The logic underlying this approach stems from the current period of economic hardship with reductions in public sector funding, and the prevailing political policy of localism and making better use of untapped resources. It is also very much the case, as is demonstrated in the report, that there are many local assets that could be better used to resolve longstanding public health issues.
The research base for the concept of community resilience is in its infancy and the concept is used more with regard to individuals rather than populations. Nevertheless there is some published literature.

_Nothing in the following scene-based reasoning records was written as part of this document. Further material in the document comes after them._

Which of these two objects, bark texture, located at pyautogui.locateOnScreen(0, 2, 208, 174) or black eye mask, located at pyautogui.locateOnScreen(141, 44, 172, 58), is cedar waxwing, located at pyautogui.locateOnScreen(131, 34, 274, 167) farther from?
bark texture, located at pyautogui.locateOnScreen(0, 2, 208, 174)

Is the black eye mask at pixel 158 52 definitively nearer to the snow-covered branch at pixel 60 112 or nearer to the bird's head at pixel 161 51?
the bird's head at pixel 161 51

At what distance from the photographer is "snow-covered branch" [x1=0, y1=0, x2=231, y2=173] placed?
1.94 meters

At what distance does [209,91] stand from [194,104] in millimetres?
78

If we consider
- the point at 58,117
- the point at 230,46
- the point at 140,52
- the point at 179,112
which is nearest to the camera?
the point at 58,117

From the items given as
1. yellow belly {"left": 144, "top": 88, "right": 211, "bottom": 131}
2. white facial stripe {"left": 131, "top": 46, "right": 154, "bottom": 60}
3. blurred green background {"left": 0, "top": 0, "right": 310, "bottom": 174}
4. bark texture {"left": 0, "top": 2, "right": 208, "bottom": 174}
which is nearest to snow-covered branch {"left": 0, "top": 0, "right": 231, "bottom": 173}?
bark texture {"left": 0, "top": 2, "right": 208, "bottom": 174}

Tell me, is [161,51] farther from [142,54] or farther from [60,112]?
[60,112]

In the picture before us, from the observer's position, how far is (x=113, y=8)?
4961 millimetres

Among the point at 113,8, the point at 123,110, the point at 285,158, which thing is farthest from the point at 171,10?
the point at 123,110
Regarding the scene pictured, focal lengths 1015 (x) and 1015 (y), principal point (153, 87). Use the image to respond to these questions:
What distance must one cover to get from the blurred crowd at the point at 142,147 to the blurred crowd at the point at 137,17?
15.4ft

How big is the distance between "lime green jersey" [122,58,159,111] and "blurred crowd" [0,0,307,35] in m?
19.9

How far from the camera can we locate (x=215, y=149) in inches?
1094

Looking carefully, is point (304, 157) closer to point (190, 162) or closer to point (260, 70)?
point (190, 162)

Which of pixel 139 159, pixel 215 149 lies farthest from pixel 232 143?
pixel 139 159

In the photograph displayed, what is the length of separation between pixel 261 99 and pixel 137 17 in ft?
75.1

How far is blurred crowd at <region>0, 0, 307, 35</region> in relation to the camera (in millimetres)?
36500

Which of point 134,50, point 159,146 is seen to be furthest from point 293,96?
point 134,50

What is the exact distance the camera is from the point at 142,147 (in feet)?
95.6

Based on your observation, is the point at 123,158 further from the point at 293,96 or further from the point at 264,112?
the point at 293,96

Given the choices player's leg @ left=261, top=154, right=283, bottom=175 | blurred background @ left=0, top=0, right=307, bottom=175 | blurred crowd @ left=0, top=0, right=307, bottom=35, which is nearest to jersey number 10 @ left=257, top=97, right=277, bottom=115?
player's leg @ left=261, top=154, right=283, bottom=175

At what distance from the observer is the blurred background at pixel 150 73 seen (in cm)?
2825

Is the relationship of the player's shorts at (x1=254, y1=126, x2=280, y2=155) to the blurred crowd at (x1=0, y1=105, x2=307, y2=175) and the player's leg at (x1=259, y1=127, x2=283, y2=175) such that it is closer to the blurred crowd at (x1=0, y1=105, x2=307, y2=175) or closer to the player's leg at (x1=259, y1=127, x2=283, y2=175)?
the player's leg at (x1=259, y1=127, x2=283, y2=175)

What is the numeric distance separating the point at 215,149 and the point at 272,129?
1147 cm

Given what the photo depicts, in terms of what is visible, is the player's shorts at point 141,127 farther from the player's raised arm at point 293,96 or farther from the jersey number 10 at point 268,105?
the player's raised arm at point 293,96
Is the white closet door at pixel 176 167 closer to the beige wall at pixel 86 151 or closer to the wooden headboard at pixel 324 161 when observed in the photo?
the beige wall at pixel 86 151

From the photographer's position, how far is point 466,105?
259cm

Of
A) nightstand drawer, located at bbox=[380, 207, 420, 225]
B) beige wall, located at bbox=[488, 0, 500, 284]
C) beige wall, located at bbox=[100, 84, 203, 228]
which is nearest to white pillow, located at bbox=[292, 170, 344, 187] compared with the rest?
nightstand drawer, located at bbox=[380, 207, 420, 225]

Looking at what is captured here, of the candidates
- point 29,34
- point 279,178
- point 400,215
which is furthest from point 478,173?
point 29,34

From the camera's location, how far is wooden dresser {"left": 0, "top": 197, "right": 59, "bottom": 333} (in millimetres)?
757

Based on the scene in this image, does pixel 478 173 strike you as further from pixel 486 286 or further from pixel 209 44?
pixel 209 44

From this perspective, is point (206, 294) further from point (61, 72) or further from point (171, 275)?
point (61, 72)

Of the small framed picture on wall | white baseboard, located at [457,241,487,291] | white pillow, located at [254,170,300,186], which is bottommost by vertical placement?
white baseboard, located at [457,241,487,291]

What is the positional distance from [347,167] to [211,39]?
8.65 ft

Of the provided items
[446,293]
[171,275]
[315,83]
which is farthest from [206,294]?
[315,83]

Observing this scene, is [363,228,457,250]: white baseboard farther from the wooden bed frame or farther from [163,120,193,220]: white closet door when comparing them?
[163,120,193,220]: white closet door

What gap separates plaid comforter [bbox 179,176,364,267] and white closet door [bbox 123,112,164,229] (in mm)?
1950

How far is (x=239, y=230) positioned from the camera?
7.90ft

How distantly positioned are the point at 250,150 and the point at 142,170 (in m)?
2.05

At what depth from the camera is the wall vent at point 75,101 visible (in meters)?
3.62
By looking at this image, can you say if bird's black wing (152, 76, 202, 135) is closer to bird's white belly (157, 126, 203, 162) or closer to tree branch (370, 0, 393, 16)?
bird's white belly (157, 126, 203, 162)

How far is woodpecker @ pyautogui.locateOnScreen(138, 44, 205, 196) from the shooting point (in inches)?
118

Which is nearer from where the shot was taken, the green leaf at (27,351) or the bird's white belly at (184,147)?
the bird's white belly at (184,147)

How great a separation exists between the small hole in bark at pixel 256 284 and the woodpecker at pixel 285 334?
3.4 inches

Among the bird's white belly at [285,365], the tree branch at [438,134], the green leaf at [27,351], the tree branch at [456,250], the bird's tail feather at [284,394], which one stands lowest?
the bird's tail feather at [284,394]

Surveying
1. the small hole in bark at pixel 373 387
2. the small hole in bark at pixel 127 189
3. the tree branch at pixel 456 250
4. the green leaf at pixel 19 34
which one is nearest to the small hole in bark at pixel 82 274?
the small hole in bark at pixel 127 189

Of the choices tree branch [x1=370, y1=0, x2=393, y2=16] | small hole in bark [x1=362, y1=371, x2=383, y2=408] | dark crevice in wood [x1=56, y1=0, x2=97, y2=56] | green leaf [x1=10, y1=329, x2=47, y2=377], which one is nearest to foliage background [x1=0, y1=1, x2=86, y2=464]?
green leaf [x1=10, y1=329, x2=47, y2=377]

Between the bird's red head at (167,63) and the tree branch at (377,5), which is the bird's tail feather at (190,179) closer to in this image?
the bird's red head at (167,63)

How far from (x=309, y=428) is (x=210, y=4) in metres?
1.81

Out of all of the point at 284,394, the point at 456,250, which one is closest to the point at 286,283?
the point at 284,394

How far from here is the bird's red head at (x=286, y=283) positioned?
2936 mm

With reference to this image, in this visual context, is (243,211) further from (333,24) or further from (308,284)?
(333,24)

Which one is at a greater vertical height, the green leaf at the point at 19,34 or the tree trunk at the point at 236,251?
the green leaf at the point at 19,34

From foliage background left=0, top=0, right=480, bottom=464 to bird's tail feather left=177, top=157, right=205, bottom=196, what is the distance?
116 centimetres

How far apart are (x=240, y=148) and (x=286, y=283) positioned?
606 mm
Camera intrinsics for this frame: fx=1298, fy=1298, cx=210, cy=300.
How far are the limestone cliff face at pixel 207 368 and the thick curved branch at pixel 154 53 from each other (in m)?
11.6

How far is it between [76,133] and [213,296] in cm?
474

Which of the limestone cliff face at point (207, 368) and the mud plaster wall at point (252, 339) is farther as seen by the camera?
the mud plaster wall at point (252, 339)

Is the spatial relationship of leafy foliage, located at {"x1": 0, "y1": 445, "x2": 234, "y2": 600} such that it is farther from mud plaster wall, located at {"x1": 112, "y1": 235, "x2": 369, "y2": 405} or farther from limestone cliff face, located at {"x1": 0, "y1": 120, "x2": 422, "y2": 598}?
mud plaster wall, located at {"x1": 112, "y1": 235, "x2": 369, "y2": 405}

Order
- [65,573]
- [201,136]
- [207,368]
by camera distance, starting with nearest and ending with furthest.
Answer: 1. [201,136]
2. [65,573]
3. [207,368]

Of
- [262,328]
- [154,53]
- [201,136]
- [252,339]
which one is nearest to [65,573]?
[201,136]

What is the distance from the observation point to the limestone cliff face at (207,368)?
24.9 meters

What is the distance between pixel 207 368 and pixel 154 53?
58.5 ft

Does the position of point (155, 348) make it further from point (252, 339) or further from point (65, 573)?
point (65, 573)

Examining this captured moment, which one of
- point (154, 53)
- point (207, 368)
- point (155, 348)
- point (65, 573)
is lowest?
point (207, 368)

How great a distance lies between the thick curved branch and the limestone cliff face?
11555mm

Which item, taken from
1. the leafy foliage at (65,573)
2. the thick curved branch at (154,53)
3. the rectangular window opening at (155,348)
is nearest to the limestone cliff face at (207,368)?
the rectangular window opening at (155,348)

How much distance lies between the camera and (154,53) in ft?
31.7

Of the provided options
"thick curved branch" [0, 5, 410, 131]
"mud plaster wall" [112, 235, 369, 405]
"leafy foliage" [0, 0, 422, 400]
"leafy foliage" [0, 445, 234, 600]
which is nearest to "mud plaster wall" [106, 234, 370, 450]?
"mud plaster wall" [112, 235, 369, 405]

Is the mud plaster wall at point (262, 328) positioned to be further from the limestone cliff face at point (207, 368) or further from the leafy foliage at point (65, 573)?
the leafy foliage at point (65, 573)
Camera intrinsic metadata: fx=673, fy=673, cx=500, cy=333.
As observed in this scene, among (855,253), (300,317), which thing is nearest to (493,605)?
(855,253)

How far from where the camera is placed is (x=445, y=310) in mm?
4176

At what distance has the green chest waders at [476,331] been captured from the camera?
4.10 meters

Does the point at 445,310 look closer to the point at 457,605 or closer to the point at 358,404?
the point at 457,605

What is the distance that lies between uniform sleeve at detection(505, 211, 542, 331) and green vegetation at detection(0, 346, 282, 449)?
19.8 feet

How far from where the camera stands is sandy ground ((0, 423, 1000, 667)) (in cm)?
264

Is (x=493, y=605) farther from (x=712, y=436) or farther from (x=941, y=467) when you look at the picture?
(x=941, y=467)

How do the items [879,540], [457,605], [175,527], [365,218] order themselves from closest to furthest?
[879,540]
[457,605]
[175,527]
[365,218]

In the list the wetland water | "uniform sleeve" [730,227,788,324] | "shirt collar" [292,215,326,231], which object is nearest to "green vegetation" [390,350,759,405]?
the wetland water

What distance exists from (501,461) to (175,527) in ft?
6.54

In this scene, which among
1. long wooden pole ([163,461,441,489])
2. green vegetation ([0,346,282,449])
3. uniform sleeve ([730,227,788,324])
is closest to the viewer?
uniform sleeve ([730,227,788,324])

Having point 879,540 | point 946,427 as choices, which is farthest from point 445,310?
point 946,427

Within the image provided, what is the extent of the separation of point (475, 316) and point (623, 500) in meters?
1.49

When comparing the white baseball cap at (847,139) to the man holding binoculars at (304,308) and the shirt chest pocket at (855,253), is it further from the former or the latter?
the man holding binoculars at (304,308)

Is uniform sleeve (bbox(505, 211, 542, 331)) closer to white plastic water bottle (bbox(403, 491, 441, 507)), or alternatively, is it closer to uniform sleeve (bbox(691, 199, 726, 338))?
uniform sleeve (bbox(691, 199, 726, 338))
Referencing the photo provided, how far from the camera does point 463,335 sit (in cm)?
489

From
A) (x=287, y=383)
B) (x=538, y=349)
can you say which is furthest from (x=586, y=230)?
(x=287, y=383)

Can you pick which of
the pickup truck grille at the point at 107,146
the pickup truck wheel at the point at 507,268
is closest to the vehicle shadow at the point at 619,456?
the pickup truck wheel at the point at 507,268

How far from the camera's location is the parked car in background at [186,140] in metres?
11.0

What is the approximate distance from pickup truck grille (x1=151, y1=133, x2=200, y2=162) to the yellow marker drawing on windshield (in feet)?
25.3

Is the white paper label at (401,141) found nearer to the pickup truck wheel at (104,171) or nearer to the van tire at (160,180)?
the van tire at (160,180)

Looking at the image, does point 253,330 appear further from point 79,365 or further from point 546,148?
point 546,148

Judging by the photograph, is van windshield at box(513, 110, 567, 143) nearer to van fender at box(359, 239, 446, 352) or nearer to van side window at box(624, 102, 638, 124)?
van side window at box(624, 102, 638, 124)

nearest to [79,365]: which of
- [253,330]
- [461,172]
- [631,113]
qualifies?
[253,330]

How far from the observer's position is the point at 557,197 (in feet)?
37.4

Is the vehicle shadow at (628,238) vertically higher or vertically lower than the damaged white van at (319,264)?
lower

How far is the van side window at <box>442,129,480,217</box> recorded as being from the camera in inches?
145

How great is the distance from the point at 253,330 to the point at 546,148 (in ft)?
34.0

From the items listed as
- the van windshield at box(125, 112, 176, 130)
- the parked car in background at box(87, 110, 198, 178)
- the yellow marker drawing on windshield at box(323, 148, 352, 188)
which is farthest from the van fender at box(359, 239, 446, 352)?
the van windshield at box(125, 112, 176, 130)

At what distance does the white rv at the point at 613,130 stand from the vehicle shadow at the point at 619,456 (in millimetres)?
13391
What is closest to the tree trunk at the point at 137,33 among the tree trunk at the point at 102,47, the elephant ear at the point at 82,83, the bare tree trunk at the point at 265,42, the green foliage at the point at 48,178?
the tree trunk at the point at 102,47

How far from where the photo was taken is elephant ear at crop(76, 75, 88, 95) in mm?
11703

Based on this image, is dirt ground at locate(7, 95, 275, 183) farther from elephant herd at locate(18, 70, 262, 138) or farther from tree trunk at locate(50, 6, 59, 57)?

For the purposes of the report the Wellbeing and Resilience Measure (WARM), produced by a partnership of the London School of Economics, the Local Government Improvement and Development Agency (formerly IDeA) and the Young Foundation was used to map out community resilience across the city and within different groups.
The WARM tool describes resilience in terms of assets and vulnerabilities with regards to ten different components: life satisfaction; education; health; material wellbeing; strong and stable families; belonging; local economy; public services; crime and anti-social behaviour; and infrastructure. The report explores these ten components and scores the city on a red, amber or green (RAG) rating depending on how it compares with the rest of the country. In addition, individual wards are scored on a RAG rating, with the comparison being how they fare with regard to other wards within Brighton & Hove. There is further analysis by three different age groups: children and young people; working age adults; and older people. The resilience of two special groups is also described: carers and the lesbian, gay, bisexual and transgender (LGBT) communities.
The report seeks to focus on problem solving and highlights a range of current resilience building initiatives. It lays down a challenge for services to work much better with the local population and with partners, and if necessary to take some risks in order to harness the considerable strengths and assets that exist in Brighton & Hove to the benefit of all.